** Start of Supplied records **
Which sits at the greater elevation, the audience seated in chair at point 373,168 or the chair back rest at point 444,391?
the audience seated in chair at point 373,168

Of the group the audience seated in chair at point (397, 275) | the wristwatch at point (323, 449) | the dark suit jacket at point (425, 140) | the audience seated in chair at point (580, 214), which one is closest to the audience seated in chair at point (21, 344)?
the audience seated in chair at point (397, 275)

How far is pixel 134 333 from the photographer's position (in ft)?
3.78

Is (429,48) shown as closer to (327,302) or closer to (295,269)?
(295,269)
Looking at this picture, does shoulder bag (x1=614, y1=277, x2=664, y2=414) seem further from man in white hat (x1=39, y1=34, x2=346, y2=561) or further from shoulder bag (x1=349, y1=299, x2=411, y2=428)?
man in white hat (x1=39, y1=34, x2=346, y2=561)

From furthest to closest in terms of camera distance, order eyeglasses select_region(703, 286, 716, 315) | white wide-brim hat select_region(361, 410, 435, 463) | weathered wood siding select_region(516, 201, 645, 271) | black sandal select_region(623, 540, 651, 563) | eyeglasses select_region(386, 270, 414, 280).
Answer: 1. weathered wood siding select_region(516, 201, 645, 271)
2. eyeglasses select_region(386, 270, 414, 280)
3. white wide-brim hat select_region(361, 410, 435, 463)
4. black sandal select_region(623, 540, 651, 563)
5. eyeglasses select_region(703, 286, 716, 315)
** End of Supplied records **
**What the task requires:** Copy all of the entries above word for word, without changing any line.

**Full output:**
Which sits at the greater elevation, the audience seated in chair at point 373,168 or the chair back rest at point 444,391?
the audience seated in chair at point 373,168

Of the group the audience seated in chair at point (397, 275) | the wristwatch at point (323, 449) | the dark suit jacket at point (425, 140) | the audience seated in chair at point (580, 214), which one is closest to the audience seated in chair at point (21, 344)?
the audience seated in chair at point (397, 275)

How far is pixel 134 333 from the photographer's position (in ft)?
3.78

Is (429,48) shown as closer to (327,302) or closer to (295,269)?
(295,269)
Looking at this picture, does shoulder bag (x1=614, y1=277, x2=664, y2=414) seem further from man in white hat (x1=39, y1=34, x2=346, y2=561) or further from shoulder bag (x1=349, y1=299, x2=411, y2=428)?
man in white hat (x1=39, y1=34, x2=346, y2=561)

From furthest to closest in terms of camera distance, order eyeglasses select_region(703, 286, 716, 315) | white wide-brim hat select_region(361, 410, 435, 463) | weathered wood siding select_region(516, 201, 645, 271) | black sandal select_region(623, 540, 651, 563) | eyeglasses select_region(386, 270, 414, 280).
Answer: 1. weathered wood siding select_region(516, 201, 645, 271)
2. eyeglasses select_region(386, 270, 414, 280)
3. white wide-brim hat select_region(361, 410, 435, 463)
4. black sandal select_region(623, 540, 651, 563)
5. eyeglasses select_region(703, 286, 716, 315)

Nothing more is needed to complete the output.